I have this exact same issue. How do you go about doing this in Geostatistical Analyst? (Yes I do have the extension)
Hi Crystal,
When there are uncertainties in the input data, we call that measurement error. Measurement error can be handled in several different ways, depending on your data.
Do each of your measured values have the same measurement error (ie, is the uncertainty the same for every value), or does the measurement error change from point to point?
My measurement error changes from point to point.
Thanks for your help!
To incorporate heterogeneous measurement error (error that varies from point to point), you will need to use geostatistical simulations.
Here is the outline of the workflow:
What you should expect to see after running the tool is that the kriging predictions (Mean raster) will be very close to to the kriging predictions without specifying measurement error. The standard errors (Standard Deviation raster) will be larger than they were without specifying measurement error. They will be larger because the uncertainty in the input is propagated correctly to the uncertainty in the output.
Let me know if you have any other questions or need any clarifications.
I am a little unsure about #7 and the meaning of "one standard deviation of
measurement error". Is there a formula I could use to calculate this value
from mean, standard deviation, standard error, variance, etc.?
In #8, size seems to be predetermined when I started adding variables.
Should I just leave the size that it computes alone or is there some way I
should calculate that separately?
Thanks again for you help!
The cell size will default to 1/250 of the width or height of the raster. You can freely change this value or just use the default. This just changes the resolution of the raster, so if you want high resolution in the pixels, you can make the value smaller. It's really up to you and doesn't have any impact on the geostatistics.
About the measurement error, a little explanation is needed. The measurement error model that we use assumes that each location has some true, underlying value. However, when this true value is measured, there will be measurement error such that the measured value will not be identical to the true value.
The model assumes that the measured value at a location is equal to the true value at the location, plus some random noise. This noise is assumed to follow a normal (Gaussian) distribution, where the mean of the normal distribution is equal to the true, underlying value. What you need to provide to the tool is the standard deviation of this normal distribution. The larger the standard deviation, the more noisy the measurement.

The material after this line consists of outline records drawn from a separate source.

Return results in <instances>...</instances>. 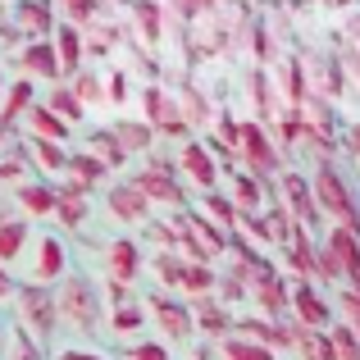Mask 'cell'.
<instances>
[{
  "label": "cell",
  "instance_id": "1",
  "mask_svg": "<svg viewBox=\"0 0 360 360\" xmlns=\"http://www.w3.org/2000/svg\"><path fill=\"white\" fill-rule=\"evenodd\" d=\"M69 278V246L55 233H32L23 260H18V288H55Z\"/></svg>",
  "mask_w": 360,
  "mask_h": 360
},
{
  "label": "cell",
  "instance_id": "15",
  "mask_svg": "<svg viewBox=\"0 0 360 360\" xmlns=\"http://www.w3.org/2000/svg\"><path fill=\"white\" fill-rule=\"evenodd\" d=\"M14 205H18V214H23L27 224L32 219H51L55 214V187L46 183V178H32V183L14 187Z\"/></svg>",
  "mask_w": 360,
  "mask_h": 360
},
{
  "label": "cell",
  "instance_id": "51",
  "mask_svg": "<svg viewBox=\"0 0 360 360\" xmlns=\"http://www.w3.org/2000/svg\"><path fill=\"white\" fill-rule=\"evenodd\" d=\"M288 5H292V9H301V5H306V0H288Z\"/></svg>",
  "mask_w": 360,
  "mask_h": 360
},
{
  "label": "cell",
  "instance_id": "36",
  "mask_svg": "<svg viewBox=\"0 0 360 360\" xmlns=\"http://www.w3.org/2000/svg\"><path fill=\"white\" fill-rule=\"evenodd\" d=\"M87 155H96L105 169H123V165H128V155H123L119 141L110 137V128H105V132H91V137H87Z\"/></svg>",
  "mask_w": 360,
  "mask_h": 360
},
{
  "label": "cell",
  "instance_id": "16",
  "mask_svg": "<svg viewBox=\"0 0 360 360\" xmlns=\"http://www.w3.org/2000/svg\"><path fill=\"white\" fill-rule=\"evenodd\" d=\"M27 242H32V224H27L23 214H0V264H5V269H14V264L23 260Z\"/></svg>",
  "mask_w": 360,
  "mask_h": 360
},
{
  "label": "cell",
  "instance_id": "45",
  "mask_svg": "<svg viewBox=\"0 0 360 360\" xmlns=\"http://www.w3.org/2000/svg\"><path fill=\"white\" fill-rule=\"evenodd\" d=\"M338 306H342V310H347V319H352V324H347V328H352V333L360 338V292H356V288L338 292Z\"/></svg>",
  "mask_w": 360,
  "mask_h": 360
},
{
  "label": "cell",
  "instance_id": "12",
  "mask_svg": "<svg viewBox=\"0 0 360 360\" xmlns=\"http://www.w3.org/2000/svg\"><path fill=\"white\" fill-rule=\"evenodd\" d=\"M187 310H192V328H196V333L214 338V342H224V338L233 333L229 310H224L214 297H187Z\"/></svg>",
  "mask_w": 360,
  "mask_h": 360
},
{
  "label": "cell",
  "instance_id": "46",
  "mask_svg": "<svg viewBox=\"0 0 360 360\" xmlns=\"http://www.w3.org/2000/svg\"><path fill=\"white\" fill-rule=\"evenodd\" d=\"M283 91H288V101H292V105L301 101V64H297V60H288V64H283Z\"/></svg>",
  "mask_w": 360,
  "mask_h": 360
},
{
  "label": "cell",
  "instance_id": "21",
  "mask_svg": "<svg viewBox=\"0 0 360 360\" xmlns=\"http://www.w3.org/2000/svg\"><path fill=\"white\" fill-rule=\"evenodd\" d=\"M55 219L64 224V229H82L87 224V192L73 183H60L55 187Z\"/></svg>",
  "mask_w": 360,
  "mask_h": 360
},
{
  "label": "cell",
  "instance_id": "31",
  "mask_svg": "<svg viewBox=\"0 0 360 360\" xmlns=\"http://www.w3.org/2000/svg\"><path fill=\"white\" fill-rule=\"evenodd\" d=\"M233 210L238 214H251V219H260V201H264V187H260V178H251V174H242L238 183H233Z\"/></svg>",
  "mask_w": 360,
  "mask_h": 360
},
{
  "label": "cell",
  "instance_id": "49",
  "mask_svg": "<svg viewBox=\"0 0 360 360\" xmlns=\"http://www.w3.org/2000/svg\"><path fill=\"white\" fill-rule=\"evenodd\" d=\"M5 150H14V128L0 123V155H5Z\"/></svg>",
  "mask_w": 360,
  "mask_h": 360
},
{
  "label": "cell",
  "instance_id": "28",
  "mask_svg": "<svg viewBox=\"0 0 360 360\" xmlns=\"http://www.w3.org/2000/svg\"><path fill=\"white\" fill-rule=\"evenodd\" d=\"M196 214H201L205 224H214L219 233H229V238H233V229H238V210H233V201H229V196H219V192H205Z\"/></svg>",
  "mask_w": 360,
  "mask_h": 360
},
{
  "label": "cell",
  "instance_id": "41",
  "mask_svg": "<svg viewBox=\"0 0 360 360\" xmlns=\"http://www.w3.org/2000/svg\"><path fill=\"white\" fill-rule=\"evenodd\" d=\"M64 5V23H73V27H91V18L101 14V0H60Z\"/></svg>",
  "mask_w": 360,
  "mask_h": 360
},
{
  "label": "cell",
  "instance_id": "38",
  "mask_svg": "<svg viewBox=\"0 0 360 360\" xmlns=\"http://www.w3.org/2000/svg\"><path fill=\"white\" fill-rule=\"evenodd\" d=\"M178 101H183V105H178L174 115L183 123H205V119H210V105L201 101V91H196L192 82H183V96H178Z\"/></svg>",
  "mask_w": 360,
  "mask_h": 360
},
{
  "label": "cell",
  "instance_id": "39",
  "mask_svg": "<svg viewBox=\"0 0 360 360\" xmlns=\"http://www.w3.org/2000/svg\"><path fill=\"white\" fill-rule=\"evenodd\" d=\"M219 356H224V360H278L274 352L246 342V338H224V342H219Z\"/></svg>",
  "mask_w": 360,
  "mask_h": 360
},
{
  "label": "cell",
  "instance_id": "47",
  "mask_svg": "<svg viewBox=\"0 0 360 360\" xmlns=\"http://www.w3.org/2000/svg\"><path fill=\"white\" fill-rule=\"evenodd\" d=\"M169 5H174L183 18H196V14H205V9H214L210 0H169Z\"/></svg>",
  "mask_w": 360,
  "mask_h": 360
},
{
  "label": "cell",
  "instance_id": "20",
  "mask_svg": "<svg viewBox=\"0 0 360 360\" xmlns=\"http://www.w3.org/2000/svg\"><path fill=\"white\" fill-rule=\"evenodd\" d=\"M18 123H23V132H27V137H37V141H55V146H64V141H69V128H64V123L55 119L46 105H37V101L27 105V115L18 119Z\"/></svg>",
  "mask_w": 360,
  "mask_h": 360
},
{
  "label": "cell",
  "instance_id": "11",
  "mask_svg": "<svg viewBox=\"0 0 360 360\" xmlns=\"http://www.w3.org/2000/svg\"><path fill=\"white\" fill-rule=\"evenodd\" d=\"M18 69L27 73V82L32 78H41V82H64V73H60V60H55V46H51V37L46 41H27L23 51H18Z\"/></svg>",
  "mask_w": 360,
  "mask_h": 360
},
{
  "label": "cell",
  "instance_id": "4",
  "mask_svg": "<svg viewBox=\"0 0 360 360\" xmlns=\"http://www.w3.org/2000/svg\"><path fill=\"white\" fill-rule=\"evenodd\" d=\"M14 306H18V324H23L41 347L60 333V315H55V292L51 288H18Z\"/></svg>",
  "mask_w": 360,
  "mask_h": 360
},
{
  "label": "cell",
  "instance_id": "9",
  "mask_svg": "<svg viewBox=\"0 0 360 360\" xmlns=\"http://www.w3.org/2000/svg\"><path fill=\"white\" fill-rule=\"evenodd\" d=\"M288 306L297 310L301 328H315V333H328V328H333V306L319 297L315 283H297V292L288 297Z\"/></svg>",
  "mask_w": 360,
  "mask_h": 360
},
{
  "label": "cell",
  "instance_id": "13",
  "mask_svg": "<svg viewBox=\"0 0 360 360\" xmlns=\"http://www.w3.org/2000/svg\"><path fill=\"white\" fill-rule=\"evenodd\" d=\"M178 165H183V174L192 178L196 187H201V196L214 192L219 169H214V160H210V146H201V141H183V146H178Z\"/></svg>",
  "mask_w": 360,
  "mask_h": 360
},
{
  "label": "cell",
  "instance_id": "2",
  "mask_svg": "<svg viewBox=\"0 0 360 360\" xmlns=\"http://www.w3.org/2000/svg\"><path fill=\"white\" fill-rule=\"evenodd\" d=\"M101 310H105V297L96 292V283L82 278V274H69V278L55 288V315H60V328H78V333H96L101 328Z\"/></svg>",
  "mask_w": 360,
  "mask_h": 360
},
{
  "label": "cell",
  "instance_id": "22",
  "mask_svg": "<svg viewBox=\"0 0 360 360\" xmlns=\"http://www.w3.org/2000/svg\"><path fill=\"white\" fill-rule=\"evenodd\" d=\"M324 246L333 251L338 269L352 274V283H356V292H360V238H352L347 229H328V242Z\"/></svg>",
  "mask_w": 360,
  "mask_h": 360
},
{
  "label": "cell",
  "instance_id": "37",
  "mask_svg": "<svg viewBox=\"0 0 360 360\" xmlns=\"http://www.w3.org/2000/svg\"><path fill=\"white\" fill-rule=\"evenodd\" d=\"M69 91L78 96V105H82V110H87V105H101V101H105V82H101V73H87V69L73 73Z\"/></svg>",
  "mask_w": 360,
  "mask_h": 360
},
{
  "label": "cell",
  "instance_id": "19",
  "mask_svg": "<svg viewBox=\"0 0 360 360\" xmlns=\"http://www.w3.org/2000/svg\"><path fill=\"white\" fill-rule=\"evenodd\" d=\"M18 150L27 155V165H32L37 174H64V165H69V150H64V146H55V141L23 137V141H18Z\"/></svg>",
  "mask_w": 360,
  "mask_h": 360
},
{
  "label": "cell",
  "instance_id": "30",
  "mask_svg": "<svg viewBox=\"0 0 360 360\" xmlns=\"http://www.w3.org/2000/svg\"><path fill=\"white\" fill-rule=\"evenodd\" d=\"M292 347L301 352V360H338L328 333H315V328H301V324H292Z\"/></svg>",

Unfortunately, there is no way to really calculate this standard deviation for each location. You have to just know it somehow. This information sometimes can be found in the manufacturing documentation of whatever device you used to take the measurements, and sometimes it is known from past research or for physical reasons.
This actually works really well for me. My data points are trend values
calculated from daily site data over 20 years. When I calculate the trend,
I also calculate standard error of the trend estimate, which is exactly
what you're asking for. (Let me know if I'm getting that wrong though). All
data at each site is taken by the same instruments and already corrected
for so I'm not worried about the instrument-to-instrument error, just the
error in my trend estimates.
One last thing, my the simulation (using 1000 for Number of Realizations)
has been running for about two hours now. Is that usual or should I lower
that number?
Thanks for all the detail you've provided. It's been invaluable.
Yes, that sounds like an ideal setup. In fact, that is exactly why measurement errors are passed as standard deviations. The most common source of measurement error is when the measured values aren't "measured" at all; instead, they are outputs or aggregations of some other model (like a long-term trend, in your case). These other models often calculate standard errors or standard deviations, and these can be propagated directly as measurement errors.
As for the time of calculation, I assume the process has either completed or you canceled it already. The biggest contributors to the computation time are the number of points, the output cell size, and the number of simulations. You can't really change the number of points, so you can either reduce the number of realizations or increase the cell size to speed up the process. Increasing the cell size will make the output more pixelated, and reducing the number of simulations will reduce precision in the calculated predictions and standard deviations. I can't really give more specific recommendations than that without looking at your data.